Yared wrote and recorded his score and Tanja Carovska provided vocals on various portions of the music, as she later would on composer James Horner's version of the soundtrack. However, after a screening of the film with an early incomplete version of the score, the reactions at test screenings were against it and in less than a day Yared was off the project without being given a chance to fix or change his music, while Warner Bros was already looking for a replacement. According to Yared, his score was removed due to a complaint by the screening audience that the score was too "old-fashioned".

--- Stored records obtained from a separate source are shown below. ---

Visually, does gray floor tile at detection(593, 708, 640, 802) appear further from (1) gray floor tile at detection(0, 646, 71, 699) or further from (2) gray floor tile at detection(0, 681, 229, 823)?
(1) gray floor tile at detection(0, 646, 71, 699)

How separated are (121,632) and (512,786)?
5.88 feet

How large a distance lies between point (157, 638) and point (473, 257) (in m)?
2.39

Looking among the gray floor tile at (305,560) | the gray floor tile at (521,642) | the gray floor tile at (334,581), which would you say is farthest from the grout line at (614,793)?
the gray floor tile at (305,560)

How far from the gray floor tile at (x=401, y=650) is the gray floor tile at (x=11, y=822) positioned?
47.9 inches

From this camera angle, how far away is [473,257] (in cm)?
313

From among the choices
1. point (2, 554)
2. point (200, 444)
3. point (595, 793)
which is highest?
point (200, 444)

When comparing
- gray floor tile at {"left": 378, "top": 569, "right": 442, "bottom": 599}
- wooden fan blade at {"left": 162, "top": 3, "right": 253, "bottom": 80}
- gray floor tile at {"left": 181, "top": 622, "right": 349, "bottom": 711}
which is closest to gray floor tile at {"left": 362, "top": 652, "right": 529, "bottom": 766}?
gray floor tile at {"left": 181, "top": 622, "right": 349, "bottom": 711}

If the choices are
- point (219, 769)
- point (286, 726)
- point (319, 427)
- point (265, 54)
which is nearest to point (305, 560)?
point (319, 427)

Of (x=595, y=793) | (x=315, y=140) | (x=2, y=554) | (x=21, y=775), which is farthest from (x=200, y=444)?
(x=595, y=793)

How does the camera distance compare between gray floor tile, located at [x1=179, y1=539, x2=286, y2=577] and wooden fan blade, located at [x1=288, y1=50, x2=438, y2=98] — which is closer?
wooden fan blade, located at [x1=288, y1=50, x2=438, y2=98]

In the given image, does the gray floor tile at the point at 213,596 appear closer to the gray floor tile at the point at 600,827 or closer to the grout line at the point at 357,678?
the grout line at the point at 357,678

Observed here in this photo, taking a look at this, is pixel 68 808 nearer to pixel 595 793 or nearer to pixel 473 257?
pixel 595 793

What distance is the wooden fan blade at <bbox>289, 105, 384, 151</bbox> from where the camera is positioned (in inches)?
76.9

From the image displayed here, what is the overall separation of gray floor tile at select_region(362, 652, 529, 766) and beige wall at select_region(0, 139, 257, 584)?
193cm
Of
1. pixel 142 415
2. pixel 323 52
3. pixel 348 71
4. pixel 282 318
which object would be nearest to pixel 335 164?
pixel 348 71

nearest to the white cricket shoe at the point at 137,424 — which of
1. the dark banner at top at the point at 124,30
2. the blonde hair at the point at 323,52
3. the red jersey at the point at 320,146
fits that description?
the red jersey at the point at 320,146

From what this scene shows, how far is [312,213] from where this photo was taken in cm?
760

The replacement score was written by composer James Horner in about four weeks. He used Carovska's vocals again and also included traditional Eastern Mediterranean music and brass instruments. Drums are conspicuous in the most dramatic scenes: most notably, in the duel between Achilles and Hector. Horner also collaborated with American singer/songwriter Josh Groban and lyricist Cynthia Weil to write an original song for the film's end credits. The product of this collaboration, "Remember" was performed by Groban with additional vocals by Tanja Carovska. The song is available on the film's original soundtrack. There is a slight difference between the version of the song available on CD soundtrack and the one playing in the end credits. The score features wailing vocals, which was popularized in Gladiator (2000) by composer Hans Zimmer.

==Track listing==

| No. | Title | Performer(s) | Length |
|---|---|---|---|
| 1. | "3200 Years Ago" | James Horner | 3:38 |
| 2. | "Troy" | James Horner | 5:01 |
| 3. | "Achilles Leads the Myrmidons" | James Horner | 8:30 |
| 4. | "The Temple of Poseidon" | James Horner | 3:28 |
| 5. | "The Night Before" | James Horner | 3:29 |
| 6. | "The Greek Army and Its Defeat" | James Horner | 9:38 |
| 7. | "Briseis and Achilles" | James Horner | 5:19 |
| 8. | "The Trojans Attack" | James Horner | 5:01 |
| 9. | "Hector's Death" | James Horner | 3:27 |
| 10. | "The Wooden Horse and the Sacking of Troy" | James Horner | 10:02 |
| 11. | "Through the Fires, Achilles... and Immortality" | James Horner | 13:27 |
| 12. | "Remember" | Josh Groban, Tanja Tzarovska | 4:18 |
| Total length: |  |  | 163:46 |

==Reception==
The music critic Alex Ross claims that large portions of the score were essentially plagiarized from works by Shostakovich (Symphony No. 5 Fourth Movement), Prokofiev and Rachmaninoff (Symphony No. 1 First Movement); one instance cited by Ross, fanfares from the "Sanctus" of Benjamin Britten's War Requiem, has been explicitly recognised by another critic as an "exact copy" by Horner.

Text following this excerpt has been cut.